Six-thirty a.m. and peace and quiet is mine!  I’m having my prayer time early in the morning before the rest of the family surfaces, sitting in my favourite red armchair, with a view onto a tree at the side of the house.  As I read a Psalm and glance out of the window, I can see its first white bloom of the year.  This tree[1] always brings me joy – it’s easily overlooked, situated where it is on a path from the front of the house to the back, but it produces a mass of white, pop-pom like flowers with a heady, vanilla scent.  I’m so glad it’s flowering this year, because on Good Friday I discovered it was being swamped by ivy, so much so that its lower branches were lost underneath and I wondered if it would ever recover.  The tree looked dead, and I didn’t know if it was, or if it simply hadn’t sprung back to life after the winter months.  Strangles of ivy were all you could see in places, thicker than my thumb, wound so tightly around the trunk and branches that it looked like it was the tree in its own right.  I pulled off what I could, yanking at the sections I could lift before, frustrated, having to call for help.  My husband came to my rescue, and once we’d traced it down the trunk and discerned its roots amongst the tree’s own, he sawed it off from the bottom of the tree.

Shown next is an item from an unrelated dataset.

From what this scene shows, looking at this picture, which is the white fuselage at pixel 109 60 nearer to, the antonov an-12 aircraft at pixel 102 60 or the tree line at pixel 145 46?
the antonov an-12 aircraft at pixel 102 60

This is how our garden rolls – it’s hard to keep track of every plant and tree, and there’s a certain rambling quality where we discover what’s growing, sometimes with pleasure, sometimes not.  Beneath the tree as I look out at it now, I see a jumble of wild, everlasting sweet peas and hollyhocks competing for light and space, periwinkles that have been left to rove, valerian in different shades of pink and wild geranium… It’s all managed with a light touch, and often only when it gets out of hand.  Yet the sight of that first white bloom really cheers me.  Spotting the flower in my quiet time, its metaphorical quality is all the more obvious.  It makes me think of how the Lord feels when he sees in us the first flush of faith, tentative at first, before an explosion of belief takes hold after those ‘If you’re there, God’ prayers.  We read that “there is joy in the presence of God’s angels when even one sinner repents.”[2] Whose joy?  The Father’s surely, in the context of the Bible passage, for Jesus goes on to talk about the prodigal son and the way his father welcomes him home.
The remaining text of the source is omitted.